しかも、その男たちは茶ではなく酒を要求し、さらには商品の料金まで支払おうとはしない。
挙句の果てにはクーデルスのところの給仕の尻に手を伸ばすのだが、相手が全く反応しないのでこちらは興ざめしたようである。
これでは全く商売にならず、クーデルスのところにまた屋台の店主が一人やってきて、別の場所に店を移動させることを告げて去っていった。
「なんというか、雰囲気が悪いですね」
「そうですね、ドルチェスさん」
そんな閑散としたフードコートで、クーデルスとドルチェスが椅子に座って茶をたしなんでいる。
深刻な顔をするドルチェスとは対照的に、クーデルスはその唇に微笑みすら浮かべていた。
「それだけじゃないでしょ。
このフードコードと言うアイディアが他の人のものの考えたものだという噂話も流れていますよ。
どうにかしないと」
「そうですね、ドルチェスさん」
苦言を放つドルチェスだが、クーデルスはまるで取り合おうとしない。
右から左へと聞き流し、何を思ったのか足元に生えているオレンジ色のタンポポに指を伸ばし、その根元を調べ始めた。

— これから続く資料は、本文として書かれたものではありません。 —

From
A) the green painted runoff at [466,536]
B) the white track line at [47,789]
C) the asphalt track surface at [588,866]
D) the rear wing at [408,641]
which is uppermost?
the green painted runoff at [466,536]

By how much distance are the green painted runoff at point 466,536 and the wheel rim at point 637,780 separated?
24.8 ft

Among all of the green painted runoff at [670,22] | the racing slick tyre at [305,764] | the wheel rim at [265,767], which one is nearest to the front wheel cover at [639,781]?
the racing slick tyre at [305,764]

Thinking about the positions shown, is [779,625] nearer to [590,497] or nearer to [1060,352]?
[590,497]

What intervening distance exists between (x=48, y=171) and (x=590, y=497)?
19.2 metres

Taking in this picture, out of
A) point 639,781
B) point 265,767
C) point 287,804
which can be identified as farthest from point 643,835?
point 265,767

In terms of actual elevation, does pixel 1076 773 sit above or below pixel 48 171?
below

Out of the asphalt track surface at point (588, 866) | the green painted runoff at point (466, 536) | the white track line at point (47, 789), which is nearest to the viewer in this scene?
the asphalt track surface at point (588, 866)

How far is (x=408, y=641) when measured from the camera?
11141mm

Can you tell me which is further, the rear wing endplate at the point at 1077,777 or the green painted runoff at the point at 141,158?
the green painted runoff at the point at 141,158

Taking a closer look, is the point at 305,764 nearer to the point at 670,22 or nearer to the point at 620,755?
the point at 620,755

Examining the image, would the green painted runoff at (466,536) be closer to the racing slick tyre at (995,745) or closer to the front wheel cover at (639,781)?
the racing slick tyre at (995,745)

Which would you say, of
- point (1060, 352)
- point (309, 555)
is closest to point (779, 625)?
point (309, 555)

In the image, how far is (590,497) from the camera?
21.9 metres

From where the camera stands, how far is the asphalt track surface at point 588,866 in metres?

「あと、勝手に市場を形成したということで、行政のほうからも妙な動きがあるとか……」
「そうですね、ドルチェスさん」
その我関せずといった態度に、ドルチェスは思わずテーブルを殴りつける。
「真面目に考えてください、クーデルスさん。
みなさん、困ってらっしゃるじゃないですか!」
その剣幕にようやくクーデルスは顔を上げると、小さく首をかしげた。
そして無邪気な子供のような声でこう告げたのである。
「かまわないんじゃないですか? すでにみなさん買収されているんですし。
もっと賑やかな市場の良い場所に店を出す権利をいただいているのでしょう?」
河川敷に屋台を構える連中は、そもそも市場から締め出された底辺の商売人たちだ。
もっと良い場所を使う権利をちらつかせたら、簡単に尻尾を振ったことだろう。
「……八方塞がりじゃないですか」
「そう見えますよね、ドルチェスさん」
がっくりと肩を落とすドルチェスだが、クーデルスはなにやら思わせぶりなことを口にする。
もはやこの男がいつたい何を考えるているか、それなりに想像力が豊かなドルチェスにもさっぱりわからない。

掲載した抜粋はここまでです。